In a given application, the assumption \(I(i)\sim F \in \mathcal {F}_\mu \) may not be fulfilled. Nevertheless, a suitable central direction \(\mu \) may be derived from the experimental setup. Hence, \(\mu \) will be interpreted as a parameter in the following. We will write \(D_\mu ^{proj}\) for the projection depth using \(\mu \in {\mathcal {S}^{d-1}}\) as the centre. The parameter \(\mu \) can be selected globally for the whole image or in a locally adaptive manner for parts of the image. The latter is not considered here.

The erosion \(\varepsilon _B\) of a directional image \(I\) at pixel position \(i\in E\) is (implicitly) defined by

$$\begin{aligned} D_\mu ^{proj}(\varepsilon _B(I)) (i)&= \tilde{\varepsilon }_B(D_\mu ^{proj}(I))(i), \end{aligned}$$

where \(\tilde{\varepsilon }\) is the flat erosion of a grey-scale image. Analogously, the dilation \(\delta _B\) of a directional image \(I\) at pixel position \(i\in E\) is (implicitly) defined by

$$\begin{aligned} D_\mu ^{proj}(\delta _B(I))(i)&= \tilde{\delta }_B(D_\mu ^{proj}(I))(i), \end{aligned}$$

where \(\tilde{\delta }\) is the flat dilation of a grey-scale image. Hence, a dilation will select the most central direction covered by the structuring element while an erosion selects the most outlying direction.

The explicit definition reads

$$\begin{aligned} \varepsilon _B(I)(i)&= {D_\mu ^{proj}}^{-1}\left( \tilde{\varepsilon }_B(D_\mu ^{proj}(I))\right) (i),\\ \delta _B(I)(i)&= {D_\mu ^{proj}}^{-1}\left( \tilde{\delta }_B(D_\mu ^{proj}(I))\right) (i), \end{aligned}$$

where \({D_\mu ^{proj}}^{-1}\) refers to the preimage under \({D_\mu ^{proj}}\).

As \(D_\mu ^{proj}\) is not injective, the preimage may consist of more than one element. Consider vectors \(x_1,x_2\in {\mathcal {S}^{d-1}}\) with \(x_1^T\mu =x_2^T\mu \). Then, \(D_\mu ^{proj}(x_1)=D_\mu ^{proj}(x_2)\) but \(x_1=x_2\) is not necessarily the case. To resolve this issue, we use a lexicographic order for vectors of the same depth value which yields a total ordering [11]. Rotate the vectors such that \(\mu =(0,0,1)^T\). Among the (pairwise different) vectors \(\{x_i\}_{i=1,\dots ,n}\) with \(D_\mu ^{proj}(x_i)=D_\mu ^{proj}(x_j)\), we choose the vector \(x^*\) with the smallest longitude angle, i.e. \(x^*=\arg \min \limits _{x_i}\phi _i\) with \((\theta _i,\phi _i)\) spherical coordinates of \(x_i\), \(i=1,\dots ,n\). Then rotate \(x^*\) back.
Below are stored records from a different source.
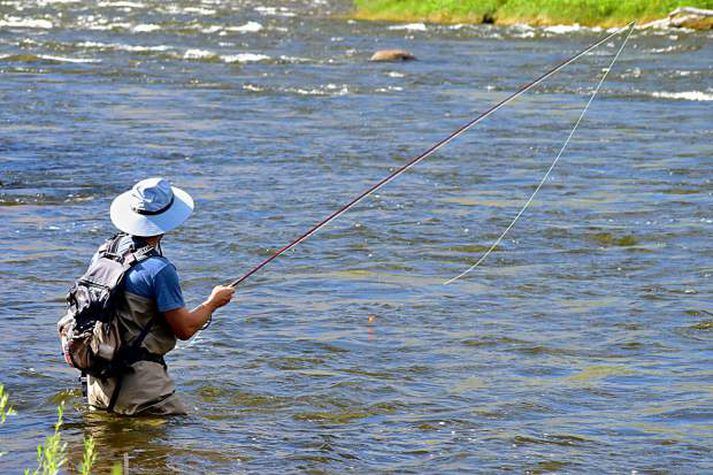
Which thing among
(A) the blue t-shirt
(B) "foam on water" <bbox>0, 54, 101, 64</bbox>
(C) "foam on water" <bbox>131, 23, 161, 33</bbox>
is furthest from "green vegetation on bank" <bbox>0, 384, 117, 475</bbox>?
(C) "foam on water" <bbox>131, 23, 161, 33</bbox>

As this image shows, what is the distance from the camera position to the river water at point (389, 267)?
6.51 meters

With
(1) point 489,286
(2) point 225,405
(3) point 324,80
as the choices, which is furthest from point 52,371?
(3) point 324,80

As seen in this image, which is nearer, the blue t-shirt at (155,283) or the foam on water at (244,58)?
the blue t-shirt at (155,283)

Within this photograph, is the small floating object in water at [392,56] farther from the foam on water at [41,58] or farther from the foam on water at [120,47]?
the foam on water at [41,58]

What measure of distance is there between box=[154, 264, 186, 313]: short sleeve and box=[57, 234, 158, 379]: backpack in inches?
4.1

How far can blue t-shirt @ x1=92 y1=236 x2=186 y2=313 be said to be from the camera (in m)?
5.72

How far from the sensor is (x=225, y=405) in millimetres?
7000

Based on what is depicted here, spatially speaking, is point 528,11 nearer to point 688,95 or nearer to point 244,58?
point 244,58

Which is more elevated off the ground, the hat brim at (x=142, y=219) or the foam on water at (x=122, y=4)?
the hat brim at (x=142, y=219)

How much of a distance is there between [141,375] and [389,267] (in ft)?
14.7

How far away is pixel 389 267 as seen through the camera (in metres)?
10.3

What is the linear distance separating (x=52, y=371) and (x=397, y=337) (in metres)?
1.93

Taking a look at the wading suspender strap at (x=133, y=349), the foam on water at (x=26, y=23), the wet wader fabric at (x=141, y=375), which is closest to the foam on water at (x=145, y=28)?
the foam on water at (x=26, y=23)

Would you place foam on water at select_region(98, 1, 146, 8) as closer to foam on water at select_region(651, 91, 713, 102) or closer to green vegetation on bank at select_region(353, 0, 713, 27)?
green vegetation on bank at select_region(353, 0, 713, 27)
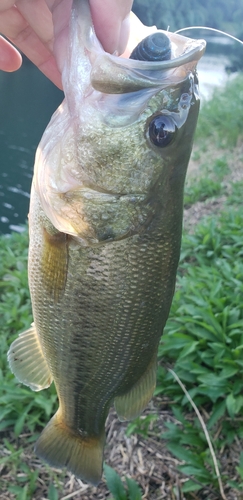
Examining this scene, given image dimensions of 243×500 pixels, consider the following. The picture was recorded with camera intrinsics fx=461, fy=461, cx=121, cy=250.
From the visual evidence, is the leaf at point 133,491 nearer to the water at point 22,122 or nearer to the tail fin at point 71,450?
the tail fin at point 71,450

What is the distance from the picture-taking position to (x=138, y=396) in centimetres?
201

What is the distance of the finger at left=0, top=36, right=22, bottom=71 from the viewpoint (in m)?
2.33

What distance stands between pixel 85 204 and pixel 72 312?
1.38ft

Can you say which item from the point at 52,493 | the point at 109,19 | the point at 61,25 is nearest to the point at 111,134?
the point at 109,19

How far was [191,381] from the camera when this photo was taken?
301cm

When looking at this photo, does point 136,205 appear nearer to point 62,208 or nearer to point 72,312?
point 62,208

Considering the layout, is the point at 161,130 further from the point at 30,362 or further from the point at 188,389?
the point at 188,389

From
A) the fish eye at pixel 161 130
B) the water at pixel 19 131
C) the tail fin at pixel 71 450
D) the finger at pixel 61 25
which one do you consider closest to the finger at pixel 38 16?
the finger at pixel 61 25

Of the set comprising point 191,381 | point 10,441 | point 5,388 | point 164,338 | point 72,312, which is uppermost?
point 72,312

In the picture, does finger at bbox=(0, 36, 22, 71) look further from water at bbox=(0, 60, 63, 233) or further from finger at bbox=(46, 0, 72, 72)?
water at bbox=(0, 60, 63, 233)

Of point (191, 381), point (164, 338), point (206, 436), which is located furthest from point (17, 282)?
point (206, 436)

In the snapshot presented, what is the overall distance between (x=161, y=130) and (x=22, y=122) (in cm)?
1594

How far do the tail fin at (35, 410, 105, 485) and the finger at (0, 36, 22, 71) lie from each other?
5.86ft

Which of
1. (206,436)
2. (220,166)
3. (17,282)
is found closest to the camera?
(206,436)
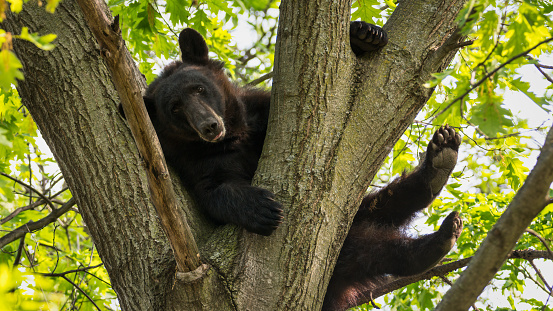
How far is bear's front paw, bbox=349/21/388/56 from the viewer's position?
12.8 feet

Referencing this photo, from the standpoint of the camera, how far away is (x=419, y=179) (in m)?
5.36

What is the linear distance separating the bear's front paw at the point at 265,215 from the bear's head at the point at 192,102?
143cm

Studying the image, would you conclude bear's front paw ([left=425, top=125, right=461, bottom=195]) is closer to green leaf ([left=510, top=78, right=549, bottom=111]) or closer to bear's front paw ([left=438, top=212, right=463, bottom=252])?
bear's front paw ([left=438, top=212, right=463, bottom=252])

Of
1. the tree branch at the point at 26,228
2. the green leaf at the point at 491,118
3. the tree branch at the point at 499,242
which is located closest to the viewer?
the tree branch at the point at 499,242

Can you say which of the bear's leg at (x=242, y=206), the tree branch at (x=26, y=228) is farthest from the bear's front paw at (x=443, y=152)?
the tree branch at (x=26, y=228)

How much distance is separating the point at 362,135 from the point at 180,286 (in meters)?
1.64

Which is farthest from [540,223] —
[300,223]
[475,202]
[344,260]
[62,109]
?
[62,109]

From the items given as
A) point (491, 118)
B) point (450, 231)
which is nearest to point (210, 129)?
point (450, 231)

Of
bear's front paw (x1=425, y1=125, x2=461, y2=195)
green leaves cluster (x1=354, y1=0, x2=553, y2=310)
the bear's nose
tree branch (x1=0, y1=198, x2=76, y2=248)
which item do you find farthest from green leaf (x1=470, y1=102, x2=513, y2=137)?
tree branch (x1=0, y1=198, x2=76, y2=248)

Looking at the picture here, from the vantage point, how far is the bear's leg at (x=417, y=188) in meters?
5.00

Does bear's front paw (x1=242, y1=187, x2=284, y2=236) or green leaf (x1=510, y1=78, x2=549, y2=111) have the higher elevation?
green leaf (x1=510, y1=78, x2=549, y2=111)

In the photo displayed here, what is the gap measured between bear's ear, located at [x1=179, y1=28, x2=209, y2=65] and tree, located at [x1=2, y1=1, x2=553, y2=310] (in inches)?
75.9

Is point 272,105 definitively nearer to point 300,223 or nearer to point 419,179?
point 300,223

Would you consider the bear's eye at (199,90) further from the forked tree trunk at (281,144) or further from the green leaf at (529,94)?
the green leaf at (529,94)
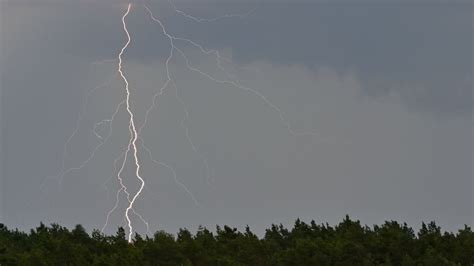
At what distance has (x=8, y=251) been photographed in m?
51.2

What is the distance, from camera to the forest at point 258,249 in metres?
44.4

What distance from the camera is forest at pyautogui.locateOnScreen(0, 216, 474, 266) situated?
44.4m

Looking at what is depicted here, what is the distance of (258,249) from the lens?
46.6 metres

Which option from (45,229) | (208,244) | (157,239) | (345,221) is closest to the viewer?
(157,239)

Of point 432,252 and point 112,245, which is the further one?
point 112,245

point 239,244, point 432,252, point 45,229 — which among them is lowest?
point 432,252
Opening and closing are defined by

$$\begin{aligned} \gamma _B(I)(i)&= \delta _{\check{B}}(\varepsilon _B(I))(i),\\ \varphi _B(I)(i)&= \varepsilon _{\check{B}}(\delta _B(I))(i). \end{aligned}$$

The theory of h-orderings [7] immediately implies that the operators defined above fulfil the properties of morphological operators stated in Sect. 2.2, see [32]. In this theory, h is a map from \({\mathcal {S}^{d-1}}\) into a space with a partial order. Here we choose \(h=D^{proj}\).
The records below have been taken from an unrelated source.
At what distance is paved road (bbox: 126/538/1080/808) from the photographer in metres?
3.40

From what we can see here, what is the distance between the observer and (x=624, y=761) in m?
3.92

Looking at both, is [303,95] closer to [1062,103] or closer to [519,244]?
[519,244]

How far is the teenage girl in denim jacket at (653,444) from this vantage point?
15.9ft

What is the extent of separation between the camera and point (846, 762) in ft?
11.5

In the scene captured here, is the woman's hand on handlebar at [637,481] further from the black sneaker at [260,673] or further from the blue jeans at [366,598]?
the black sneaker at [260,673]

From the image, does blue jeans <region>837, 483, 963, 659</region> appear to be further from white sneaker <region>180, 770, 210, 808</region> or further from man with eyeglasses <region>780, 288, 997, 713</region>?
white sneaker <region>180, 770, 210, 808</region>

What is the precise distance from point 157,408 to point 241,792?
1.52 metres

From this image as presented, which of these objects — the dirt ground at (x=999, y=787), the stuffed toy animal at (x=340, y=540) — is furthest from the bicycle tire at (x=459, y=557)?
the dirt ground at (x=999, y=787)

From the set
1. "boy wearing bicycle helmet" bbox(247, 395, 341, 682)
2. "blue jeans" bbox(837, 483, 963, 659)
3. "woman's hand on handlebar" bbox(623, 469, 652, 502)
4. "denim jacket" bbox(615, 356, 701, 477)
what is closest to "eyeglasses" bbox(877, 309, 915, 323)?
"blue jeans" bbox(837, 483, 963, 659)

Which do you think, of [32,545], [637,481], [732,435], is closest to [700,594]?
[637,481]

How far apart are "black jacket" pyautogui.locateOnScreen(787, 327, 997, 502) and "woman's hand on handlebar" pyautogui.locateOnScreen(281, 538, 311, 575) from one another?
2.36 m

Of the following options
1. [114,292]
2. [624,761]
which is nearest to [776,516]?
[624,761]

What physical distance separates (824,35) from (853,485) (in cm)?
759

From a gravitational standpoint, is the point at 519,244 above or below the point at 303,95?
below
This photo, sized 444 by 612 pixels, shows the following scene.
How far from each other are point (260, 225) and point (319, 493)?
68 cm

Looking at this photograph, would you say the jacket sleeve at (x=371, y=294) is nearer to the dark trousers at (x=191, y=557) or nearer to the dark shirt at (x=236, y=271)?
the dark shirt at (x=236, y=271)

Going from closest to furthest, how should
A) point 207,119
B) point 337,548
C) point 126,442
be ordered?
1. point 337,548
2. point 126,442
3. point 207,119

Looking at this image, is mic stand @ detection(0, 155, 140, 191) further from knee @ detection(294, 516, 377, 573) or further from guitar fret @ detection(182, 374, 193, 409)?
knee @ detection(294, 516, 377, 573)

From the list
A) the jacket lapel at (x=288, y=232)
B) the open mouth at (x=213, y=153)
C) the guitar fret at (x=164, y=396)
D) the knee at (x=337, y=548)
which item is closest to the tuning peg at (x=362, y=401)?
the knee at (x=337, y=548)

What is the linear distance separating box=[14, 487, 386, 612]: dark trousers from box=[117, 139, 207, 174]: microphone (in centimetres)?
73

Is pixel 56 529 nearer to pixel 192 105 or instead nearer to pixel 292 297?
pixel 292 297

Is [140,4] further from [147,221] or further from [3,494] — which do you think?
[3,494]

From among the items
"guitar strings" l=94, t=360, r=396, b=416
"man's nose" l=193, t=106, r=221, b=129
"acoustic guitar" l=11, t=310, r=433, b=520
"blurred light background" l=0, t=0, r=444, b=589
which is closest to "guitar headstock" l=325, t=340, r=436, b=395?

Of course, further morphological filters have their depth analogy. For instance, the scalar difference between the depth of dilation and erosion defines the morphological gradient

$$\begin{aligned} {{\,\textrm{g}\,}}_{D_\mu ^{proj},B}(I)(i)&\quad = D_\mu ^{proj}\left( \delta _B(I)(i)\right) - D_\mu ^{proj}\left( \varepsilon _B(I)(i)\right) . \end{aligned}$$

The morphological Laplacian is defined by

$$\begin{aligned} \Delta _{D_\mu ^{proj},B}(I)(i)&= \Delta _\delta (i) - \Delta _\varepsilon (i) \end{aligned}$$

with \(\Delta _\delta (i) = D_\mu ^{proj}\left( \delta _B(I)(i)\right) - D_\mu ^{proj}(I)(i)\) and \(\Delta _\varepsilon (i) = D_\mu ^{proj}(I)(i) - D_\mu ^{proj}\left( \varepsilon _B(I)(i)\right) \). The shock filter (also known as Toggle Mapping) is defined in [3]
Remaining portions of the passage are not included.